[Start of section]

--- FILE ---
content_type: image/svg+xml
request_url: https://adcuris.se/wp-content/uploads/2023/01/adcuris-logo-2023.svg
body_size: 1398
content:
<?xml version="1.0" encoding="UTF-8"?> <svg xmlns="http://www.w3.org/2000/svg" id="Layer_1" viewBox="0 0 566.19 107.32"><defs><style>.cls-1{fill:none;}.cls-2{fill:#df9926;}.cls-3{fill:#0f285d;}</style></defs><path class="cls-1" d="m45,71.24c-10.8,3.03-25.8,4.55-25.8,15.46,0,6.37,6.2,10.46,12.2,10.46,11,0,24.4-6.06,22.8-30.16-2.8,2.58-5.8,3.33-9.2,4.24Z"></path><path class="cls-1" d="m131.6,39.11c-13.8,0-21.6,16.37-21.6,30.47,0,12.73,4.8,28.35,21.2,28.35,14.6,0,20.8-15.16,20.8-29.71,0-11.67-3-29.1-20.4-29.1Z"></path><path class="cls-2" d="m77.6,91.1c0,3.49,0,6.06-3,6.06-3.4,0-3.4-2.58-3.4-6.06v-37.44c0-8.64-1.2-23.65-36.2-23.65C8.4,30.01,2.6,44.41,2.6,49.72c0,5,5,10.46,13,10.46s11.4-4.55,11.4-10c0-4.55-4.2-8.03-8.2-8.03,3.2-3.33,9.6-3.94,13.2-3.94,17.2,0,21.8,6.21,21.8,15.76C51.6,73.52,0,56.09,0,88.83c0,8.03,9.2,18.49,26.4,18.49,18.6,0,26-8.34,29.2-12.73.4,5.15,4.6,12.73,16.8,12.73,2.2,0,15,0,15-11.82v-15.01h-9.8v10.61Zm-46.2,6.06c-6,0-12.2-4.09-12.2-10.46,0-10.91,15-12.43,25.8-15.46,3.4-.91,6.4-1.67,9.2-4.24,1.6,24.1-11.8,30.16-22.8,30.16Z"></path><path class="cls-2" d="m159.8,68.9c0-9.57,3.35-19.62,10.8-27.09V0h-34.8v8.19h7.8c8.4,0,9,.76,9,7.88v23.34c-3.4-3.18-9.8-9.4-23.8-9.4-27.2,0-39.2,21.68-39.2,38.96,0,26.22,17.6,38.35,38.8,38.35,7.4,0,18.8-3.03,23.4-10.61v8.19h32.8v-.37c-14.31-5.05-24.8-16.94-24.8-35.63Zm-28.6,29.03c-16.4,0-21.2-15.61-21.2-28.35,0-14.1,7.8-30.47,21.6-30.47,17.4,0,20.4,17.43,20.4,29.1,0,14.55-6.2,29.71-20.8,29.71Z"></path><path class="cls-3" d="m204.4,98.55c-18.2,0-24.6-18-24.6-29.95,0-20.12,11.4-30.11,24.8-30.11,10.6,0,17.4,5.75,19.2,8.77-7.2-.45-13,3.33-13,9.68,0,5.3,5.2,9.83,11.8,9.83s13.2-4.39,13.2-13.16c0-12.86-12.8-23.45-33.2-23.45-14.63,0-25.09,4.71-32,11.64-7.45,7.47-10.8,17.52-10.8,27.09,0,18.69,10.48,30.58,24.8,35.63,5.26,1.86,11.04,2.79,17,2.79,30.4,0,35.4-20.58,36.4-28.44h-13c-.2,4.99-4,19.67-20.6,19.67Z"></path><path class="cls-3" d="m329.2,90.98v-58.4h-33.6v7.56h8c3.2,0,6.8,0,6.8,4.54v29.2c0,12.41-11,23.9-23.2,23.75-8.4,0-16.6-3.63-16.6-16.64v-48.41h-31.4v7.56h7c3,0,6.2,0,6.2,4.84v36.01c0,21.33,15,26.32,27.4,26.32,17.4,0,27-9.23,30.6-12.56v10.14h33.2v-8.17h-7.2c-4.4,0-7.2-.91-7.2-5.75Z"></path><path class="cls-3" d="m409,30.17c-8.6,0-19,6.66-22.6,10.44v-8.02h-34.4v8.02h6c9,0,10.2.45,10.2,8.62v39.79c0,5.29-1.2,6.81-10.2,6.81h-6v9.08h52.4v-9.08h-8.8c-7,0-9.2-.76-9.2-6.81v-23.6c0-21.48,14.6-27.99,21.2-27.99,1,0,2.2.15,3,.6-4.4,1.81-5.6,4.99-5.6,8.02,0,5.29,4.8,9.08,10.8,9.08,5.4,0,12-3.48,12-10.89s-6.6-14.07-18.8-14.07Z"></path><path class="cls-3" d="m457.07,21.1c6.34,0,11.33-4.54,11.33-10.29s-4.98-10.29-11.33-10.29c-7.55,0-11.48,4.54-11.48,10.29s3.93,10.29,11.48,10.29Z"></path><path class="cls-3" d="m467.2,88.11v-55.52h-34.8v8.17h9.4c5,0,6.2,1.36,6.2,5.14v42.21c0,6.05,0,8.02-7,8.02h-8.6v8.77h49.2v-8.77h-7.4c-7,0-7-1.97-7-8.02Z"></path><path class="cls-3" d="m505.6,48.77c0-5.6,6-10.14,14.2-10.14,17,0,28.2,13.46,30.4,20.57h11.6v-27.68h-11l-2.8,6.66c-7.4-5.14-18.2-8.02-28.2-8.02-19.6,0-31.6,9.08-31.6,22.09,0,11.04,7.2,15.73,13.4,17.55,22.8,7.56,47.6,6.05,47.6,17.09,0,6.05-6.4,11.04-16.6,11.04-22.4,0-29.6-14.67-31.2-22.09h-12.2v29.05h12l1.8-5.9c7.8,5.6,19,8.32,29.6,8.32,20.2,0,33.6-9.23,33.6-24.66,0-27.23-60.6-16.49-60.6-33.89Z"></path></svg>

[End of section]

» **Work to be completed**:
Print the complete listing again, exactly as it stands.

» **Result**:
--- FILE ---
content_type: image/svg+xml
request_url: https://adcuris.se/wp-content/uploads/2023/01/adcuris-logo-2023.svg
body_size: 1398
content:
<?xml version="1.0" encoding="UTF-8"?> <svg xmlns="http://www.w3.org/2000/svg" id="Layer_1" viewBox="0 0 566.19 107.32"><defs><style>.cls-1{fill:none;}.cls-2{fill:#df9926;}.cls-3{fill:#0f285d;}</style></defs><path class="cls-1" d="m45,71.24c-10.8,3.03-25.8,4.55-25.8,15.46,0,6.37,6.2,10.46,12.2,10.46,11,0,24.4-6.06,22.8-30.16-2.8,2.58-5.8,3.33-9.2,4.24Z"></path><path class="cls-1" d="m131.6,39.11c-13.8,0-21.6,16.37-21.6,30.47,0,12.73,4.8,28.35,21.2,28.35,14.6,0,20.8-15.16,20.8-29.71,0-11.67-3-29.1-20.4-29.1Z"></path><path class="cls-2" d="m77.6,91.1c0,3.49,0,6.06-3,6.06-3.4,0-3.4-2.58-3.4-6.06v-37.44c0-8.64-1.2-23.65-36.2-23.65C8.4,30.01,2.6,44.41,2.6,49.72c0,5,5,10.46,13,10.46s11.4-4.55,11.4-10c0-4.55-4.2-8.03-8.2-8.03,3.2-3.33,9.6-3.94,13.2-3.94,17.2,0,21.8,6.21,21.8,15.76C51.6,73.52,0,56.09,0,88.83c0,8.03,9.2,18.49,26.4,18.49,18.6,0,26-8.34,29.2-12.73.4,5.15,4.6,12.73,16.8,12.73,2.2,0,15,0,15-11.82v-15.01h-9.8v10.61Zm-46.2,6.06c-6,0-12.2-4.09-12.2-10.46,0-10.91,15-12.43,25.8-15.46,3.4-.91,6.4-1.67,9.2-4.24,1.6,24.1-11.8,30.16-22.8,30.16Z"></path><path class="cls-2" d="m159.8,68.9c0-9.57,3.35-19.62,10.8-27.09V0h-34.8v8.19h7.8c8.4,0,9,.76,9,7.88v23.34c-3.4-3.18-9.8-9.4-23.8-9.4-27.2,0-39.2,21.68-39.2,38.96,0,26.22,17.6,38.35,38.8,38.35,7.4,0,18.8-3.03,23.4-10.61v8.19h32.8v-.37c-14.31-5.05-24.8-16.94-24.8-35.63Zm-28.6,29.03c-16.4,0-21.2-15.61-21.2-28.35,0-14.1,7.8-30.47,21.6-30.47,17.4,0,20.4,17.43,20.4,29.1,0,14.55-6.2,29.71-20.8,29.71Z"></path><path class="cls-3" d="m204.4,98.55c-18.2,0-24.6-18-24.6-29.95,0-20.12,11.4-30.11,24.8-30.11,10.6,0,17.4,5.75,19.2,8.77-7.2-.45-13,3.33-13,9.68,0,5.3,5.2,9.83,11.8,9.83s13.2-4.39,13.2-13.16c0-12.86-12.8-23.45-33.2-23.45-14.63,0-25.09,4.71-32,11.64-7.45,7.47-10.8,17.52-10.8,27.09,0,18.69,10.48,30.58,24.8,35.63,5.26,1.86,11.04,2.79,17,2.79,30.4,0,35.4-20.58,36.4-28.44h-13c-.2,4.99-4,19.67-20.6,19.67Z"></path><path class="cls-3" d="m329.2,90.98v-58.4h-33.6v7.56h8c3.2,0,6.8,0,6.8,4.54v29.2c0,12.41-11,23.9-23.2,23.75-8.4,0-16.6-3.63-16.6-16.64v-48.41h-31.4v7.56h7c3,0,6.2,0,6.2,4.84v36.01c0,21.33,15,26.32,27.4,26.32,17.4,0,27-9.23,30.6-12.56v10.14h33.2v-8.17h-7.2c-4.4,0-7.2-.91-7.2-5.75Z"></path><path class="cls-3" d="m409,30.17c-8.6,0-19,6.66-22.6,10.44v-8.02h-34.4v8.02h6c9,0,10.2.45,10.2,8.62v39.79c0,5.29-1.2,6.81-10.2,6.81h-6v9.08h52.4v-9.08h-8.8c-7,0-9.2-.76-9.2-6.81v-23.6c0-21.48,14.6-27.99,21.2-27.99,1,0,2.2.15,3,.6-4.4,1.81-5.6,4.99-5.6,8.02,0,5.29,4.8,9.08,10.8,9.08,5.4,0,12-3.48,12-10.89s-6.6-14.07-18.8-14.07Z"></path><path class="cls-3" d="m457.07,21.1c6.34,0,11.33-4.54,11.33-10.29s-4.98-10.29-11.33-10.29c-7.55,0-11.48,4.54-11.48,10.29s3.93,10.29,11.48,10.29Z"></path><path class="cls-3" d="m467.2,88.11v-55.52h-34.8v8.17h9.4c5,0,6.2,1.36,6.2,5.14v42.21c0,6.05,0,8.02-7,8.02h-8.6v8.77h49.2v-8.77h-7.4c-7,0-7-1.97-7-8.02Z"></path><path class="cls-3" d="m505.6,48.77c0-5.6,6-10.14,14.2-10.14,17,0,28.2,13.46,30.4,20.57h11.6v-27.68h-11l-2.8,6.66c-7.4-5.14-18.2-8.02-28.2-8.02-19.6,0-31.6,9.08-31.6,22.09,0,11.04,7.2,15.73,13.4,17.55,22.8,7.56,47.6,6.05,47.6,17.09,0,6.05-6.4,11.04-16.6,11.04-22.4,0-29.6-14.67-31.2-22.09h-12.2v29.05h12l1.8-5.9c7.8,5.6,19,8.32,29.6,8.32,20.2,0,33.6-9.23,33.6-24.66,0-27.23-60.6-16.49-60.6-33.89Z"></path></svg>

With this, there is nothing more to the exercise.